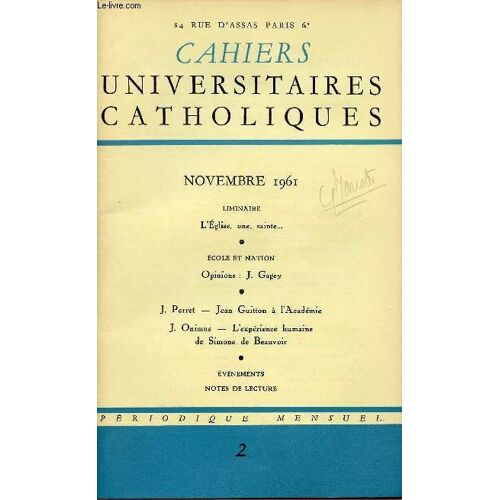 Cahiers Universitaires Catholiques N°2- Nov 61 : Jean Guitton À Lacadémie, Par J. Perret / L Expérience Humaine De Simone De Beauvoir, Par J. Onimus,Etc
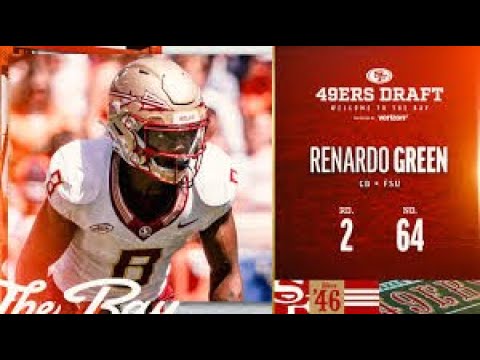 "49ers Select Cornerback  Renardo Green-Future Starter with the No. 64 Pick in the 2024 NFL Draft"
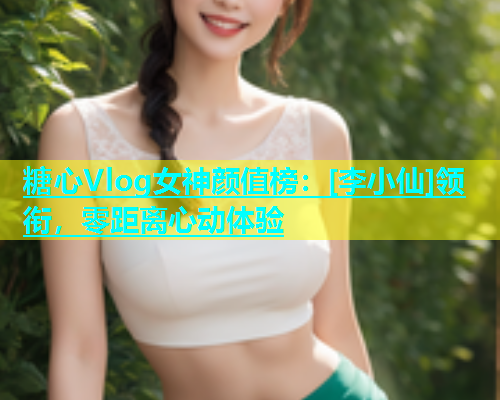 糖心Vlog女神颜值榜：[李小仙]领衔，零距离心动体验  第1张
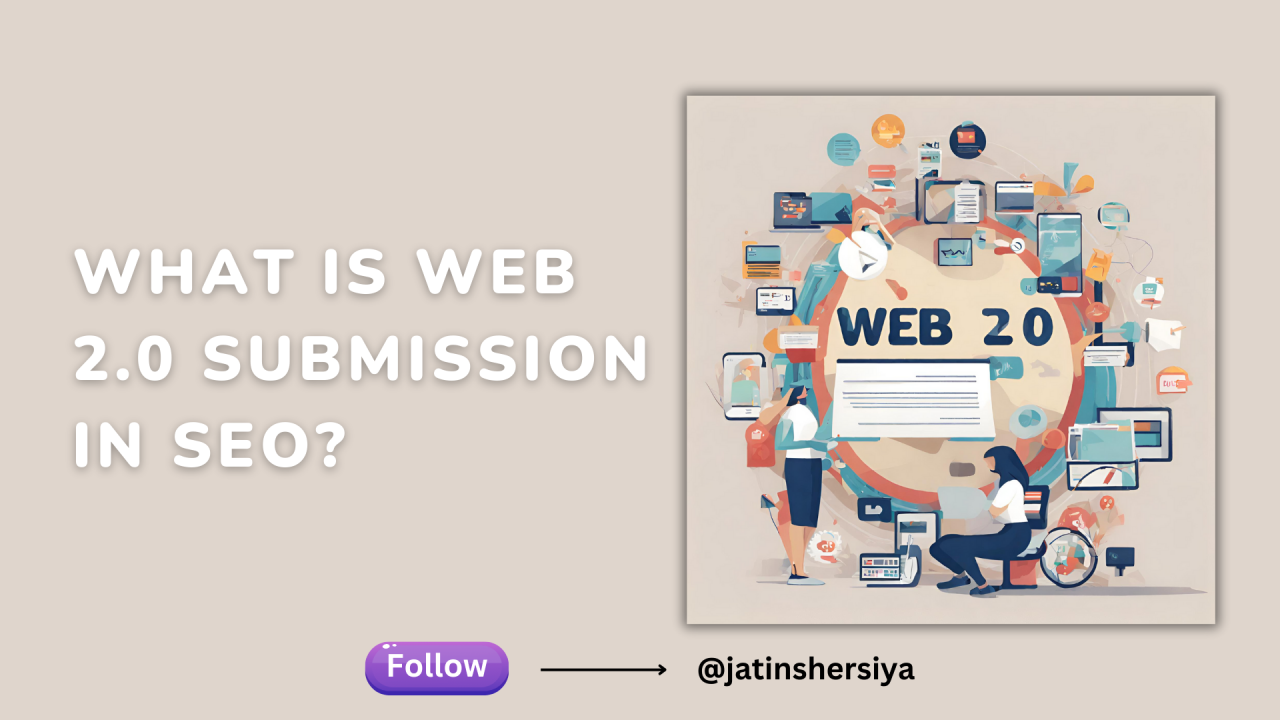 What is Web 2.0 Submission | Web 2.0 in SEO?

What to do:
Would you return all the data exactly as given, minus the pictures?

Written reply:
 Cahiers Universitaires Catholiques N°2- Nov 61 : Jean Guitton À Lacadémie, Par J. Perret / L Expérience Humaine De Simone De Beauvoir, Par J. Onimus,Etc
 "49ers Select Cornerback  Renardo Green-Future Starter with the No. 64 Pick in the 2024 NFL Draft"
 糖心Vlog女神颜值榜：[李小仙]领衔，零距离心动体验  第1张
 What is Web 2.0 Submission | Web 2.0 in SEO?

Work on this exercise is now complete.